Author Topic: Add: The Wraggle Taggle Gipsies, O!


Posted - 26 Feb 03 - 01:48 pm

Wraggle Taggle Gipsies-O!, The

There were three gipsies a-come to my door,
And downstairs ran this a-lady, O!
One sang high and another sang low
And the other sang bonny, bonny Biscay, O!

Then she pull'd off her silk finish'd gown
And put on hose of leather, O!
The ragged, ragged rags about our door
She's gone with the wraggle taggle gipsies, O!

It was last last night, when my lord came home,
Enquiring for his a-lady, O!
The servants said, on ev'ry hand:
She's gone with the wraggle taggle gipsies, O!

O, saddle to me my milk-white steed,
Go and fetch me my pony, O!
That I may ride and seek my bride,
Who is gone with the wraggle taggle gipsies, O!

O he rode high and he rode low,
He rode through woods and copses too,
Until he came to an open field,
And there he espied his a-lady, O!

What makes you leave your house and land?
What makes you leave your money, O?
What makes you leave your new wedded lord,
To go with the wraggle taggle gipsies, O?

What care I for my house and my land?
What care I for my money, O?
What care I for my new wedded lord?
I'm off with the wraggle taggle gipsies, O!

Last night you slept on a goose-feather bed,
With the sheet turned down so bravely, O!
And tonight you'll sleep in a cold open field,
Along with the wraggle taggle gipsies, O!

What care I for a goose-feather bed,
With the sheet turned down so bravely, O?
For tonight you'll sleep in a cold open field,
Along with the wraggle taggle gipsies, O!

Source: Sharp, C (ed),1916,One Hundred English Folksongs,Boston,Oliver Ditson Co


Sharp wrote:

Compare this song with "The Gipsy Countess" (Songs of the West, no 50, 2d ed.) and "The Gipsy" (A Garland of Country Song, no 32). A Scottish version of the words is in Ramsey's Tea-Table Miscellany (volume iv); see also "Gypsie Laddie," in Herd's Ancient and Modern Scottish Songs (volume ii, p. 95, ed. 1791). In Finlay's Scottish Ballads (1808) the balld appears as "Johnnie Faa," and in Chmabers Picture of Scotland, a valiant effort is made, after the manner of Scottish commentators, to provide the story with a historical foundation.

The tune is in the AEolian mode. I have noted no less than eighteen variants.

_Data entries_
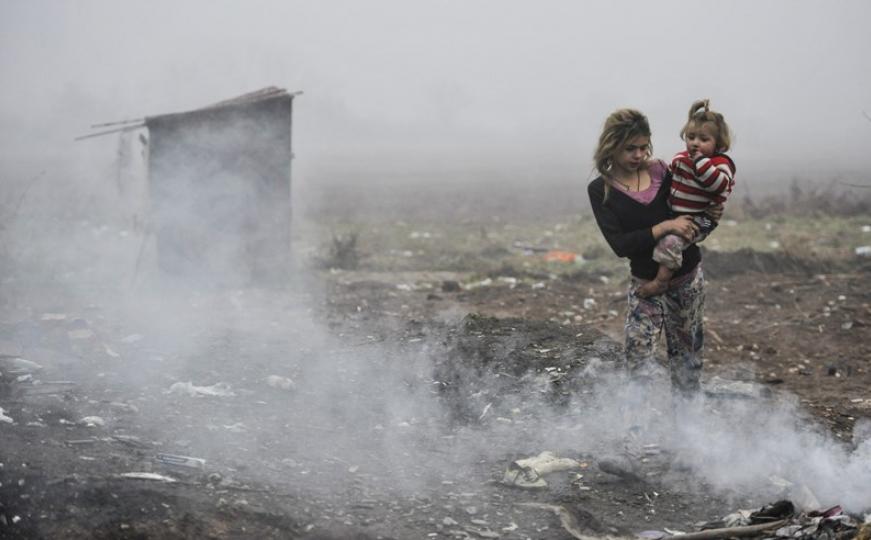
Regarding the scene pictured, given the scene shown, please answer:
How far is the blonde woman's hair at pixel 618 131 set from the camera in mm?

==

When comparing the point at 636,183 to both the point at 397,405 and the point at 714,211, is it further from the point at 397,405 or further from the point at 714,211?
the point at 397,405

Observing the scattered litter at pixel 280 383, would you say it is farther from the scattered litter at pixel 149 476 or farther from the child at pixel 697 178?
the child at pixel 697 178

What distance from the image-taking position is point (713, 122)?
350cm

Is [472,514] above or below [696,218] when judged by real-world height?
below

---

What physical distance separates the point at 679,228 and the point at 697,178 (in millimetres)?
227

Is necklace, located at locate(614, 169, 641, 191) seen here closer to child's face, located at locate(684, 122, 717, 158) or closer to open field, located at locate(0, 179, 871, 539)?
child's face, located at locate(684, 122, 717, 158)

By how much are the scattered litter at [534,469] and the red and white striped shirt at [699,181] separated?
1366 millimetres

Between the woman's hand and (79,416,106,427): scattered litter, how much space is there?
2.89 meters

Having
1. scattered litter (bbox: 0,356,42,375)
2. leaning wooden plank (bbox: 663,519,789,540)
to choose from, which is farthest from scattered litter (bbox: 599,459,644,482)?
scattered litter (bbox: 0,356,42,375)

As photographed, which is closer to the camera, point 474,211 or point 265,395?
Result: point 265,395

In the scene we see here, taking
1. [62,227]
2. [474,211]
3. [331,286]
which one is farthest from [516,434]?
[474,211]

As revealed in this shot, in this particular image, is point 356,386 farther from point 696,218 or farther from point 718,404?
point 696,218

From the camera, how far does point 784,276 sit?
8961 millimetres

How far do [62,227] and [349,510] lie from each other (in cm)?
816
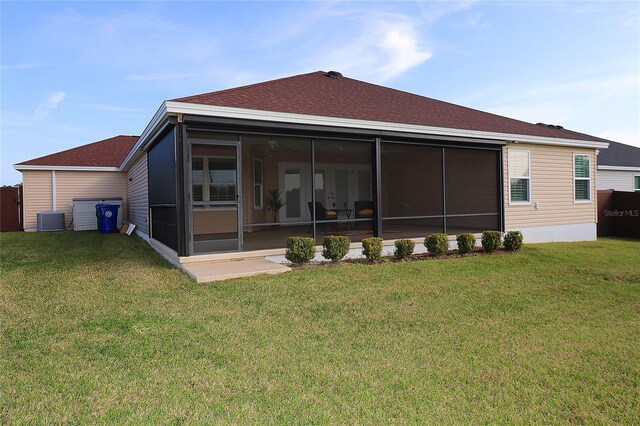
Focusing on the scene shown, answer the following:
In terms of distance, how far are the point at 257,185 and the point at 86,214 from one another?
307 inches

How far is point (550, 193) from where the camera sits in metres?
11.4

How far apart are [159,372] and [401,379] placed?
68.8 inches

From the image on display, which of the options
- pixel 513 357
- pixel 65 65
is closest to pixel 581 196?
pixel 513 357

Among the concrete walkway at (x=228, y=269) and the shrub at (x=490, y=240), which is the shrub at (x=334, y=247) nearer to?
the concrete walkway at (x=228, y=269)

_Written task 1_
From the Wraggle Taggle Gipsies post, reproduce the stretch from "There were three" through "of leather, O!" word for word.
_Written task 2_
Pick up the Wraggle Taggle Gipsies post where it ends and write what follows.

_Output 1_
There were three gipsies a-come to my door,
And downstairs ran this a-lady, O!
One sang high and another sang low
And the other sang bonny, bonny Biscay, O!

Then she pull'd off her silk finish'd gown
And put on hose of leather, O!

_Output 2_
I have read many 'explanations' for this song, ranging from enchantment, though a simple abandonment, through to some sort of proto-feminist stand against male domination (I kid you not!) Personally, I favour the middle ground of someone rejecting what may have been an arranged marriage.

Database entry is here.

Jon Freeman

Posted - 26 Feb 03 - 02:10 pm

I'd always thought of it as someone just prefering the "wild" life but maybe you are right. I wonder how many reactions to parents by lovers there are in folk music. A couple I like are Step It Out Mary which has the sort of "not wanting gold and silver" bit before suicides rather than the arranged mariage and a big favourite is Willy Moore where parents don't alow the marriage - she drowns herself and Willy dies in Montreal of a broken heart in the version I know.

I note the notes say compare with "The Gipsy Countess", Songs Of The West. I'm flitting about today and don't have long in one go at the PC but will add it tommorrow.



Posted - 26 Feb 03 - 06:36 pm

Perhaps a word of explanation more is needed. In Child 200A through to G, for example, the Gipsies "cast their glamour over her". Looking at the first definition in the Oxford English Dictionary, this says glamour means "magic, enchantment, spell esp. in the phrase to cast the glamour over one , (see quot 1721). This looks pretty conclusive, except that the quotation is from Child, making everything a bit circular.

This is the line of reasoning that leads to the idea the lady was under a magical spell, but I'm not wholly convinced. I prefer definition 2, ("delusive or alluring charm") where the lady compares the marriage based on worldly ideals (the gold, the power which comes with being a lady, and so forth) and finds them wanting when compared with the alluring charm of the (presumably handsome) gipsies. Perhaps my reference to the marriage being "possibly arranged" was not enough of a caveat: I simply meant that it was founded on the gold, etc rather than any attraction between the partners.

It is worth comparing this song with, say, Jock of Hazeldean. In both cases, the marriage is based on wealth etc, and in both cases the lady rejects it. The notable difference is that, in Hazeldean, love is clearly the reason, whereas here there is no mention of love at all; clearly there is no love for the lord but there isn't any obvious love for the gipsies either, in this version.

Edited By dmcg - 27/02/2003 10:44:37


Posted - 14 Oct 03 - 02:50 pm

I've added a version from the Butterworth collection here.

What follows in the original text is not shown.